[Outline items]
━━━━━━━━━━
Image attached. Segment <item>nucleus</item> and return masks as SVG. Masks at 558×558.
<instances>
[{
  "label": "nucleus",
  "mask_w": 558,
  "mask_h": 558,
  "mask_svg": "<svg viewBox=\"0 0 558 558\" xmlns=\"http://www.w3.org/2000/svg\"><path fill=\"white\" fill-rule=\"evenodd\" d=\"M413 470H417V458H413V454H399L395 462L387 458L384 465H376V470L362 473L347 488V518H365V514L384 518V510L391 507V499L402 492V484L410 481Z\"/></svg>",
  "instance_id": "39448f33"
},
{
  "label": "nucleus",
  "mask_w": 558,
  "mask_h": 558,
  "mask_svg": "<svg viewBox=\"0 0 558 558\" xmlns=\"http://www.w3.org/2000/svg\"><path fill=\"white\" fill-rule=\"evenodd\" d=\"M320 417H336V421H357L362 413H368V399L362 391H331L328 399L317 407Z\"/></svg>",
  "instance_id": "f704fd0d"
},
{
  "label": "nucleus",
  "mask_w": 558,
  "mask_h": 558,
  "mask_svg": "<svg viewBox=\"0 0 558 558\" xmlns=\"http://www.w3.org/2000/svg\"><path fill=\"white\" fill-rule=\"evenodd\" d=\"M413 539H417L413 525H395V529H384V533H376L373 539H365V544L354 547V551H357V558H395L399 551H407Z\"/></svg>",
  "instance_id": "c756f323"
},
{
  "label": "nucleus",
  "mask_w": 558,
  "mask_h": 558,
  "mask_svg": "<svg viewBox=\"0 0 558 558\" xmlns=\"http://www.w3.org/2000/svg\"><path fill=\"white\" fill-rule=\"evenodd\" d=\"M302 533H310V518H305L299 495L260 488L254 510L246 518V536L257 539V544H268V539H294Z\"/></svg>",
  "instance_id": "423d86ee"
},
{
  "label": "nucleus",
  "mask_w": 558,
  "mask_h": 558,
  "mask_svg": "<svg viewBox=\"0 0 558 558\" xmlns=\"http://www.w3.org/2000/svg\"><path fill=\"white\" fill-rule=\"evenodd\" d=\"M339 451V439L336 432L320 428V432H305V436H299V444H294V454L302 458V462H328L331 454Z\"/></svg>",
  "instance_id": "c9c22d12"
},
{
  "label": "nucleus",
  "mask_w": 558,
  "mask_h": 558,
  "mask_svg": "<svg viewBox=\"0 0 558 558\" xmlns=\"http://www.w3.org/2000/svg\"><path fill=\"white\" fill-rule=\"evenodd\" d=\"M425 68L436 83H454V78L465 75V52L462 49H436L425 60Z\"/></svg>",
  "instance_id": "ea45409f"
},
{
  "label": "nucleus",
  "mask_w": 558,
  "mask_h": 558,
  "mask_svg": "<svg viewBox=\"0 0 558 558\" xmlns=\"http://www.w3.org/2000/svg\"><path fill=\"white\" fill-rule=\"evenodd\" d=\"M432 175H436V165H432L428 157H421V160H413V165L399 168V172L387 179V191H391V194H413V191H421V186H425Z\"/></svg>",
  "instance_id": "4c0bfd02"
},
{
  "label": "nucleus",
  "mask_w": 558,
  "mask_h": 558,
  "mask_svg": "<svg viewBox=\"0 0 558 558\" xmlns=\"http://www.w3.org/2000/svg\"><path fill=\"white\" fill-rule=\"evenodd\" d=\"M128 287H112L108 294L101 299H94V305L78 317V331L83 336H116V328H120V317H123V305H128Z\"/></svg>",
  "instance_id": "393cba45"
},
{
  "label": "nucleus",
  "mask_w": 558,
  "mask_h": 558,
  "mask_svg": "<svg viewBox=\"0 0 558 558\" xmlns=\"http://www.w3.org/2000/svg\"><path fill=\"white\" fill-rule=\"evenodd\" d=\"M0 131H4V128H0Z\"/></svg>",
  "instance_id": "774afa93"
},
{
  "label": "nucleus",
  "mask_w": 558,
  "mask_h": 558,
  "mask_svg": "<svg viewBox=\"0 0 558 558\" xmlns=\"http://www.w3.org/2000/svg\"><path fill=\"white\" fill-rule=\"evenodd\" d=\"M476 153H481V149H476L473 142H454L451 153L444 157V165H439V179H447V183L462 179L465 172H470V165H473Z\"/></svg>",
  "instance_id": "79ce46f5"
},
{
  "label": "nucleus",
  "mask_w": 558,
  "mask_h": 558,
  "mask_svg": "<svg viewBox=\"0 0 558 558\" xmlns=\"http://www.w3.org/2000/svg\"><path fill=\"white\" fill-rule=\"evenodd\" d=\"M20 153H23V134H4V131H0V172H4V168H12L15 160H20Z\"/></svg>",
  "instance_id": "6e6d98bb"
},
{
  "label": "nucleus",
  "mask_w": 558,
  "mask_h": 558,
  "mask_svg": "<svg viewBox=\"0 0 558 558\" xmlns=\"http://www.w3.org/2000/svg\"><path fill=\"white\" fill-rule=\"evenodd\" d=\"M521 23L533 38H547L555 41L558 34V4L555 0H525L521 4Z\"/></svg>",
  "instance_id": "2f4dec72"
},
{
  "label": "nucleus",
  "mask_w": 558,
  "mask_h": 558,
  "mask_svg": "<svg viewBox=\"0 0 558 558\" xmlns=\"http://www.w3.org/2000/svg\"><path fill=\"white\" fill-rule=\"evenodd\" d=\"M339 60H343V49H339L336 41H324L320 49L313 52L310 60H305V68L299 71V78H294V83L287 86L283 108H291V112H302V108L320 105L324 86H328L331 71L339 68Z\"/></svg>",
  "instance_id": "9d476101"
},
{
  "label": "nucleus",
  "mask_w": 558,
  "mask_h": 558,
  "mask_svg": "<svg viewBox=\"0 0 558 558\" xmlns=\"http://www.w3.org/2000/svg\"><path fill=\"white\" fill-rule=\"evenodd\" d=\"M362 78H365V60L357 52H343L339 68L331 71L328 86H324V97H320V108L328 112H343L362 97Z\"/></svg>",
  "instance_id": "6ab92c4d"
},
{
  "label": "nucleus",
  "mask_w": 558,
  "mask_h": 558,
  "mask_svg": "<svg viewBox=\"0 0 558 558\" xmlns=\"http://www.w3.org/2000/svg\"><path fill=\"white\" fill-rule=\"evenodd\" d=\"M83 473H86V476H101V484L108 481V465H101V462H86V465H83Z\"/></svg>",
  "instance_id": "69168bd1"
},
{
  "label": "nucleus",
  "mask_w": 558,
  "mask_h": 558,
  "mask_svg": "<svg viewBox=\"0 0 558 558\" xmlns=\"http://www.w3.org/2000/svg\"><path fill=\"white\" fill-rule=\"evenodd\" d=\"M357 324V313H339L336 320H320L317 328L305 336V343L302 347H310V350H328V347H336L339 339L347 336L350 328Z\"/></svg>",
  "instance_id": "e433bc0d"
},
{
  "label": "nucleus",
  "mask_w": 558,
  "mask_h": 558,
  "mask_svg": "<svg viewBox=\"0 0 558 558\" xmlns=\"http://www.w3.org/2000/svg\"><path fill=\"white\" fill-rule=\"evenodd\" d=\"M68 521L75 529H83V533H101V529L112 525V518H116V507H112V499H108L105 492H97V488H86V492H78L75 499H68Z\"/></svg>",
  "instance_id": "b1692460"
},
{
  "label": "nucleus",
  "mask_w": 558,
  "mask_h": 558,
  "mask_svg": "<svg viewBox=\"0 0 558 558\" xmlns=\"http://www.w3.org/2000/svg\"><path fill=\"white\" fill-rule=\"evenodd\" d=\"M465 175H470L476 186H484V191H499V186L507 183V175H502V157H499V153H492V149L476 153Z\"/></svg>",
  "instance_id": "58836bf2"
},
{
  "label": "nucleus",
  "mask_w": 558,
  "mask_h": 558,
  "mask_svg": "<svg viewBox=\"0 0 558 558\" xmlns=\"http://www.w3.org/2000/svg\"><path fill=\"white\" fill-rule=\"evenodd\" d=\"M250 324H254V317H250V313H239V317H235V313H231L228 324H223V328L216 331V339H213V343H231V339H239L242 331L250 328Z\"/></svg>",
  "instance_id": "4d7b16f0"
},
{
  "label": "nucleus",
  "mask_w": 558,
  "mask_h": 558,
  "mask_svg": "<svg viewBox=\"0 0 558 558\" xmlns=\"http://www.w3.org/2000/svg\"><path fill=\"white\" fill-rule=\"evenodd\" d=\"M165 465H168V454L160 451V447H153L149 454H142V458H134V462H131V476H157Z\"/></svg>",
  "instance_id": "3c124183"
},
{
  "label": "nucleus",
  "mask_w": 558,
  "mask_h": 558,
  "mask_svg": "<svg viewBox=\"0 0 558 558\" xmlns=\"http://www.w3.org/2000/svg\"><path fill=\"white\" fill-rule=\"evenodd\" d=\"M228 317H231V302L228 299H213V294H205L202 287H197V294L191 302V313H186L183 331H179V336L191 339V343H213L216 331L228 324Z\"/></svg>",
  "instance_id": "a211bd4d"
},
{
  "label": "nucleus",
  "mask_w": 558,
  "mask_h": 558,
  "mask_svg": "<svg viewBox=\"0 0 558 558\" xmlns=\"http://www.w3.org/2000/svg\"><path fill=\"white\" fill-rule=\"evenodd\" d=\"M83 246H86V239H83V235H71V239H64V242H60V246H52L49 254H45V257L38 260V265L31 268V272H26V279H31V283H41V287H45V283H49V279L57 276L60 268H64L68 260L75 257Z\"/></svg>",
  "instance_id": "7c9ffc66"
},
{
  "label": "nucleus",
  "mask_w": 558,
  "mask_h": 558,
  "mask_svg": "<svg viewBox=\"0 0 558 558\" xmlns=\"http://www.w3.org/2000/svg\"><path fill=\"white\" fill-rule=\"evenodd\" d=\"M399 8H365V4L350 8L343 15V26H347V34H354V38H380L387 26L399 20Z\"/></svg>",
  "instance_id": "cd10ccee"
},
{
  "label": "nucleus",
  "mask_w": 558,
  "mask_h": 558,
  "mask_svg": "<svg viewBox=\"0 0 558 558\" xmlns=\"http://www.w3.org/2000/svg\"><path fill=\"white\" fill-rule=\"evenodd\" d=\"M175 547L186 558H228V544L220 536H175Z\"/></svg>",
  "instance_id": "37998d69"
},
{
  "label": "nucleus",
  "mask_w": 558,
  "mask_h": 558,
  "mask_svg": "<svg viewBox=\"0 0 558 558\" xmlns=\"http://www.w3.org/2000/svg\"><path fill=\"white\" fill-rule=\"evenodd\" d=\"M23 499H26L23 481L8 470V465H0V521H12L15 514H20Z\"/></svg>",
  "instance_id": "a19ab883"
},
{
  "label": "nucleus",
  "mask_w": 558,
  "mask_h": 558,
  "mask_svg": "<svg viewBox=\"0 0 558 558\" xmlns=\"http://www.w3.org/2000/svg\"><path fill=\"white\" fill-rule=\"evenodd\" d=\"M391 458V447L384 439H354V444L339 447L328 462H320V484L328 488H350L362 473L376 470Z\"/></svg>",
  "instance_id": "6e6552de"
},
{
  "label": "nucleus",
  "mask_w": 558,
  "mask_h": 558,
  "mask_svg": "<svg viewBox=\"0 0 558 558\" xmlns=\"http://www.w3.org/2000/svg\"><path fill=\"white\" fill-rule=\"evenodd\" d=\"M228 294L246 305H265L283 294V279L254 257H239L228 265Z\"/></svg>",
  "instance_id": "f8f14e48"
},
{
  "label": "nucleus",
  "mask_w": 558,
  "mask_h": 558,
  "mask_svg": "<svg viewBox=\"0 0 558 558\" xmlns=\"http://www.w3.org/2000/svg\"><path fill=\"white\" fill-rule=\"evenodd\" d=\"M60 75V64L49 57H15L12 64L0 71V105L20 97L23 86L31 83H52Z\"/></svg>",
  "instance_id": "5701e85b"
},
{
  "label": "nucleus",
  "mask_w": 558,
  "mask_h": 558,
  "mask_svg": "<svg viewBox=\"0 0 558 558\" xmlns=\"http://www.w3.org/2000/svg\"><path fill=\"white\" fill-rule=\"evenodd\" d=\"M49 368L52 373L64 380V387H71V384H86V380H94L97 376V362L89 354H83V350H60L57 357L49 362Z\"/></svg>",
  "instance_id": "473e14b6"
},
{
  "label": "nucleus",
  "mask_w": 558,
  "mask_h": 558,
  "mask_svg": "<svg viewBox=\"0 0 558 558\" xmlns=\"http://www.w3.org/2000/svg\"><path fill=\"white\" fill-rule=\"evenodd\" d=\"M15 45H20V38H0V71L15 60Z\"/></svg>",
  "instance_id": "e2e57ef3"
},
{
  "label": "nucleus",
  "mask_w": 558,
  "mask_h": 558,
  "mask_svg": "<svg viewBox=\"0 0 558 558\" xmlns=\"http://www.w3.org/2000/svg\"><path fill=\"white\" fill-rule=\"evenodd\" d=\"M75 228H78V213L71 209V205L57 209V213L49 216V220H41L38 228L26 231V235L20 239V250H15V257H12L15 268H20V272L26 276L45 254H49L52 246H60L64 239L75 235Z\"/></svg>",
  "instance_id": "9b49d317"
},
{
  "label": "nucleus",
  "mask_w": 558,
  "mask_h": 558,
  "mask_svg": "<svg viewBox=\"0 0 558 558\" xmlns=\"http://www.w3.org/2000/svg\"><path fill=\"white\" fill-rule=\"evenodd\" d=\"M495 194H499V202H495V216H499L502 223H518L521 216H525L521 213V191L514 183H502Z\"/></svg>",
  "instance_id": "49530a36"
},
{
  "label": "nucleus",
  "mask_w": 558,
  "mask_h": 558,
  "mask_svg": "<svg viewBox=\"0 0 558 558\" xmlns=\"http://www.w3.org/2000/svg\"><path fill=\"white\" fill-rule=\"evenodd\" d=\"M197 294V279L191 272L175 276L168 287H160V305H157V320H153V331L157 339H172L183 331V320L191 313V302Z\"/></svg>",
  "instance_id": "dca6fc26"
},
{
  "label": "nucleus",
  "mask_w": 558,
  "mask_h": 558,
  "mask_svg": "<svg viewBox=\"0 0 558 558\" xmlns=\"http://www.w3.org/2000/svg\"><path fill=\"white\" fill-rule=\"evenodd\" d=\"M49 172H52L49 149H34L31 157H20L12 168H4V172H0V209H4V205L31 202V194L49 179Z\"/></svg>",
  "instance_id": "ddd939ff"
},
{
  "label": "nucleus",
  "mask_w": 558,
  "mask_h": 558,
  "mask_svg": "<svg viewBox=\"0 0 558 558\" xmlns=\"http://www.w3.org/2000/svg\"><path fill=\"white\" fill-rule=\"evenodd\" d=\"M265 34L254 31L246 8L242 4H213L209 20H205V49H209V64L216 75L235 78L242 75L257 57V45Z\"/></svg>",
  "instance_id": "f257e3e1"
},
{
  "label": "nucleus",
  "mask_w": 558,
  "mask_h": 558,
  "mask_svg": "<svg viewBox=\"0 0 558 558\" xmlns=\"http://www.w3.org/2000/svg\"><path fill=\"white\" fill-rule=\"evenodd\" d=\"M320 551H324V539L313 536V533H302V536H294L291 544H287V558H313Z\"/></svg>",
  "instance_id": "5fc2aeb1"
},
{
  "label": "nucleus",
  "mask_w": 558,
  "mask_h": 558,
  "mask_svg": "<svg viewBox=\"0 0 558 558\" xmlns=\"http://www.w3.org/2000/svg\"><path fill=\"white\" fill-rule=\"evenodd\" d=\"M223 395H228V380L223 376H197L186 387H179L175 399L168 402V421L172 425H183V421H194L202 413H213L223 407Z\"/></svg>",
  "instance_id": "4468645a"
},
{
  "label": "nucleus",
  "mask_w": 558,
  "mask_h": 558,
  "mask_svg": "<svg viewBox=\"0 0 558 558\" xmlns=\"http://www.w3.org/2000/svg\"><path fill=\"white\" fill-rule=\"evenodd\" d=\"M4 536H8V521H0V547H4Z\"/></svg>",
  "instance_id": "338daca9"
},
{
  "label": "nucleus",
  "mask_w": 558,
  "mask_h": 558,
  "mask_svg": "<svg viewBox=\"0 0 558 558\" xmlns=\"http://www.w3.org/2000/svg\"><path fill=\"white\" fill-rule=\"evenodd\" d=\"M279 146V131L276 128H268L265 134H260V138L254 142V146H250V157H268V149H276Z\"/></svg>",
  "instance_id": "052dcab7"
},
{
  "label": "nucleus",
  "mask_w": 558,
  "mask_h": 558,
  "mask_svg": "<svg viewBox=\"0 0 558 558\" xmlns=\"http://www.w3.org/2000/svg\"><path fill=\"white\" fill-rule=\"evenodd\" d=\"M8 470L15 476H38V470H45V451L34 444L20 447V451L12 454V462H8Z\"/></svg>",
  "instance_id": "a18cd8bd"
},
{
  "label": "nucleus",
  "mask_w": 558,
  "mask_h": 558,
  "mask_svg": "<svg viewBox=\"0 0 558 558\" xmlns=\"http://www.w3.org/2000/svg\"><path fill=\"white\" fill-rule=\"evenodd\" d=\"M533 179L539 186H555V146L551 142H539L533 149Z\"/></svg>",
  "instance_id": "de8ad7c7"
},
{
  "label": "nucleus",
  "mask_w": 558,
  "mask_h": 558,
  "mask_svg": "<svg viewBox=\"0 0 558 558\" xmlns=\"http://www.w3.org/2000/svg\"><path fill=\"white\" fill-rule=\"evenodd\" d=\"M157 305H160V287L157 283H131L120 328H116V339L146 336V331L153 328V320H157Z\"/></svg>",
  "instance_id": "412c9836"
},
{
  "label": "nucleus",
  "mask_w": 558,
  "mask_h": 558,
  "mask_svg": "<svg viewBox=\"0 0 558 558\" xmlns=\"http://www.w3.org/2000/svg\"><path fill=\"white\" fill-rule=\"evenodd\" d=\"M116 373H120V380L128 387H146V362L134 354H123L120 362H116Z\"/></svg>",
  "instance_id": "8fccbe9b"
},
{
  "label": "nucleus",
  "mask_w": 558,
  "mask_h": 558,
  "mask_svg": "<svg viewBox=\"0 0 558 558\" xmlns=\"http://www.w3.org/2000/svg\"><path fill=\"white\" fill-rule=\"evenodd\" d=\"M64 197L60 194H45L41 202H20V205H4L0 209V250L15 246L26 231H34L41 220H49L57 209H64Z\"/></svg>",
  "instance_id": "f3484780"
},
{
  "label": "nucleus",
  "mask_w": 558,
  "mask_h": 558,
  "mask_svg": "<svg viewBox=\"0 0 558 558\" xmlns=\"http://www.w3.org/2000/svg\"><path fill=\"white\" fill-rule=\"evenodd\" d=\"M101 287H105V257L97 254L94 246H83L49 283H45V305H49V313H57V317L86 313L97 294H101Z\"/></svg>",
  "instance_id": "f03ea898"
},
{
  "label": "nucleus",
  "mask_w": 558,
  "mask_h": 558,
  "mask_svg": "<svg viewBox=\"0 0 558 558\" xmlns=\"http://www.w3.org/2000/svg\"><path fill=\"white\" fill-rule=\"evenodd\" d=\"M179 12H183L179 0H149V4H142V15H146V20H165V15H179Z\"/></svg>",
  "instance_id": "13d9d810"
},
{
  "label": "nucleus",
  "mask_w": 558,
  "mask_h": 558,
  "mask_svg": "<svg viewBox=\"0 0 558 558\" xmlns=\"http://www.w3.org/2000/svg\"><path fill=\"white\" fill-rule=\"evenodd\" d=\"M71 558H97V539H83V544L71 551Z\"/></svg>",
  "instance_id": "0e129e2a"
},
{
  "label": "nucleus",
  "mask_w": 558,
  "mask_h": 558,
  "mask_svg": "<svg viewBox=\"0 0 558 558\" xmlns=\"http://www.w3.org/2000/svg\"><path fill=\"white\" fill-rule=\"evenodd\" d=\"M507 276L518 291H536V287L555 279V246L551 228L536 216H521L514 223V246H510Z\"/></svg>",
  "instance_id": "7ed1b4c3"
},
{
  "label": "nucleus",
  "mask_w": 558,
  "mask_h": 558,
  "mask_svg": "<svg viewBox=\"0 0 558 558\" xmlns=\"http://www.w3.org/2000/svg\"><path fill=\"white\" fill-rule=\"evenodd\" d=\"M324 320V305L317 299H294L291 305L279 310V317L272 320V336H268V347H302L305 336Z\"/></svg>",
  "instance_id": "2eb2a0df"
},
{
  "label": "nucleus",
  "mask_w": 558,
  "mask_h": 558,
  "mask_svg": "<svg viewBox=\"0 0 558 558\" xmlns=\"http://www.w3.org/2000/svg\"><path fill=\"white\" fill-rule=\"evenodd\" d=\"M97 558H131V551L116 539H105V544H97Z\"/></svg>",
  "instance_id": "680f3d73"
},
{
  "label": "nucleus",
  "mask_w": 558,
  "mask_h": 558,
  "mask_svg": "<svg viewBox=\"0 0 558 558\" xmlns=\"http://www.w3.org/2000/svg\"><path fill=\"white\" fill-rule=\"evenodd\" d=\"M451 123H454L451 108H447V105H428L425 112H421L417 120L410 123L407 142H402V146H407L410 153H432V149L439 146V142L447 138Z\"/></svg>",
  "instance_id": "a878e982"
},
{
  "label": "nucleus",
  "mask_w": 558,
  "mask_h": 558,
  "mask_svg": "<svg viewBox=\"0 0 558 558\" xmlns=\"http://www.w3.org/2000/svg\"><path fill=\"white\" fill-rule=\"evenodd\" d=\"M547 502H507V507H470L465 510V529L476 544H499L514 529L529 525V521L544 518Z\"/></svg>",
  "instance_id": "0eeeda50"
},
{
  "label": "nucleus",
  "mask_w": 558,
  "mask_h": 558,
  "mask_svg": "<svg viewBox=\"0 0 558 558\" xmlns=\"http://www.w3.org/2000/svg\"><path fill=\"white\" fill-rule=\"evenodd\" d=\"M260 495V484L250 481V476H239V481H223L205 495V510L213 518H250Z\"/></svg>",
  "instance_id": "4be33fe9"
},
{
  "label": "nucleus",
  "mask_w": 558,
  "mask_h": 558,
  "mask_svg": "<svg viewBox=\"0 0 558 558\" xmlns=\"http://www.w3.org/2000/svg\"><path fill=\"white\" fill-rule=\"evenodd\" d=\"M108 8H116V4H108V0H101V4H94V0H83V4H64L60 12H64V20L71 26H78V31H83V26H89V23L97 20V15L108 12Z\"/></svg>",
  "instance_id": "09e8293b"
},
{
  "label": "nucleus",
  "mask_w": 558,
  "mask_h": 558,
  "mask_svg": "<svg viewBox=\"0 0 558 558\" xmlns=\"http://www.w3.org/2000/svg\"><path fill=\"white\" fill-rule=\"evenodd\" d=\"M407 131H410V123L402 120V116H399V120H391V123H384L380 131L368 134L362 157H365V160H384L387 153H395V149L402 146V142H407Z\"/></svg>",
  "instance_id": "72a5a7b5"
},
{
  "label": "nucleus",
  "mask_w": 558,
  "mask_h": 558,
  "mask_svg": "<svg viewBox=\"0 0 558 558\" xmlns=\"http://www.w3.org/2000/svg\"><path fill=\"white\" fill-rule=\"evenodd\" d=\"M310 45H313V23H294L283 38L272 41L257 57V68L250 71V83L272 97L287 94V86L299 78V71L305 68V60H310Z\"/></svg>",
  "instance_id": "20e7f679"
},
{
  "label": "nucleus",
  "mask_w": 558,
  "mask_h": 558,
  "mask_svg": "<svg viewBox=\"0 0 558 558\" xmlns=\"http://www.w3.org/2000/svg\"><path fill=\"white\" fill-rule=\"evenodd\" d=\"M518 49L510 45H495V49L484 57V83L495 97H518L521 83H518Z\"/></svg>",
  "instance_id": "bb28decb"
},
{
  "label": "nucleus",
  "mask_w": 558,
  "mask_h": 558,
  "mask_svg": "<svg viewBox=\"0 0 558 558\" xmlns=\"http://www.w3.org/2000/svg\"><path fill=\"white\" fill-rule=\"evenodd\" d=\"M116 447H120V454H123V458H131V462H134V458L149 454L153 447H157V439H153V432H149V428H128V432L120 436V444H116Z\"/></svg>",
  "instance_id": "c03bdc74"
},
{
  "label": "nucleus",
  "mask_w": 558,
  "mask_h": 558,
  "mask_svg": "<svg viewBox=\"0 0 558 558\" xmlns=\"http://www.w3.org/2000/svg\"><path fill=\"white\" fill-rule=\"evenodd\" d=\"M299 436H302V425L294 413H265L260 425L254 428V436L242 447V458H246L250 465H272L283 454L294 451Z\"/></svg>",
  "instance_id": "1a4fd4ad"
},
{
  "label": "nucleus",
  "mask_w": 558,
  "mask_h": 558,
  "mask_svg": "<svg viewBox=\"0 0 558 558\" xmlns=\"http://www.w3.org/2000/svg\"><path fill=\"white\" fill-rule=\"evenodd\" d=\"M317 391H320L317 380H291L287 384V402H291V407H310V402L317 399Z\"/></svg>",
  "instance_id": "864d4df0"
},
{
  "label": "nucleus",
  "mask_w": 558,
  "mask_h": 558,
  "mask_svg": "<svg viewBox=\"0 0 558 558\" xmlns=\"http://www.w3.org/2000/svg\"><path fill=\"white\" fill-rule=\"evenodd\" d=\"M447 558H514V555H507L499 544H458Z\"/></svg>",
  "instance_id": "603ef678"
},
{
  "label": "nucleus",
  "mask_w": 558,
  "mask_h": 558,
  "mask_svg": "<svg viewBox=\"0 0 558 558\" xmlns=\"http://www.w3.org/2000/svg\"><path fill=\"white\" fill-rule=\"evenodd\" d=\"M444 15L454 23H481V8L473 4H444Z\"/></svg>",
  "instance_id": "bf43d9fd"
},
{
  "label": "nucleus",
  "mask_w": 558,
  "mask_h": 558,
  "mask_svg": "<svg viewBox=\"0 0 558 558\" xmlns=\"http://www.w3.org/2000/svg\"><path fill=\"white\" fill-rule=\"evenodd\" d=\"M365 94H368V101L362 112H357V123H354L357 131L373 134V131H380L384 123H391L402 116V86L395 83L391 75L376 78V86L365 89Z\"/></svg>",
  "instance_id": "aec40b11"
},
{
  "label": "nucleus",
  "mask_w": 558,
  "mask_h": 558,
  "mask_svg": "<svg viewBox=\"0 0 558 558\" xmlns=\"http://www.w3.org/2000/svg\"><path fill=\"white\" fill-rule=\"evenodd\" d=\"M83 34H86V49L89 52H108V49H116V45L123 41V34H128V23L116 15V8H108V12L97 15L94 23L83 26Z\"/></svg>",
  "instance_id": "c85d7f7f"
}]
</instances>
━━━━━━━━━━
EXERCISE TASK: Reproduce the items from their first line through the line containing "539H417L413 525H395V529H384V533H376L373 539H365V544L354", replacing "instance_id" with "object_id" and keeping everything else the same.

RESPONSE TO THIS TASK:
Image attached. Segment <item>nucleus</item> and return masks as SVG. Masks at 558×558.
<instances>
[{
  "label": "nucleus",
  "mask_w": 558,
  "mask_h": 558,
  "mask_svg": "<svg viewBox=\"0 0 558 558\" xmlns=\"http://www.w3.org/2000/svg\"><path fill=\"white\" fill-rule=\"evenodd\" d=\"M413 470H417V458H413V454H399L395 462L387 458L384 465H376V470L362 473L347 488V518H365V514L384 518V510L391 507V499L402 492V484L410 481Z\"/></svg>",
  "object_id": "39448f33"
},
{
  "label": "nucleus",
  "mask_w": 558,
  "mask_h": 558,
  "mask_svg": "<svg viewBox=\"0 0 558 558\" xmlns=\"http://www.w3.org/2000/svg\"><path fill=\"white\" fill-rule=\"evenodd\" d=\"M320 417H336V421H357L362 413H368V399L362 391H331L328 399L317 407Z\"/></svg>",
  "object_id": "f704fd0d"
},
{
  "label": "nucleus",
  "mask_w": 558,
  "mask_h": 558,
  "mask_svg": "<svg viewBox=\"0 0 558 558\" xmlns=\"http://www.w3.org/2000/svg\"><path fill=\"white\" fill-rule=\"evenodd\" d=\"M413 539H417L413 525H395V529H384V533H376L373 539H365V544L354 547V551H357V558H395L399 551H407Z\"/></svg>",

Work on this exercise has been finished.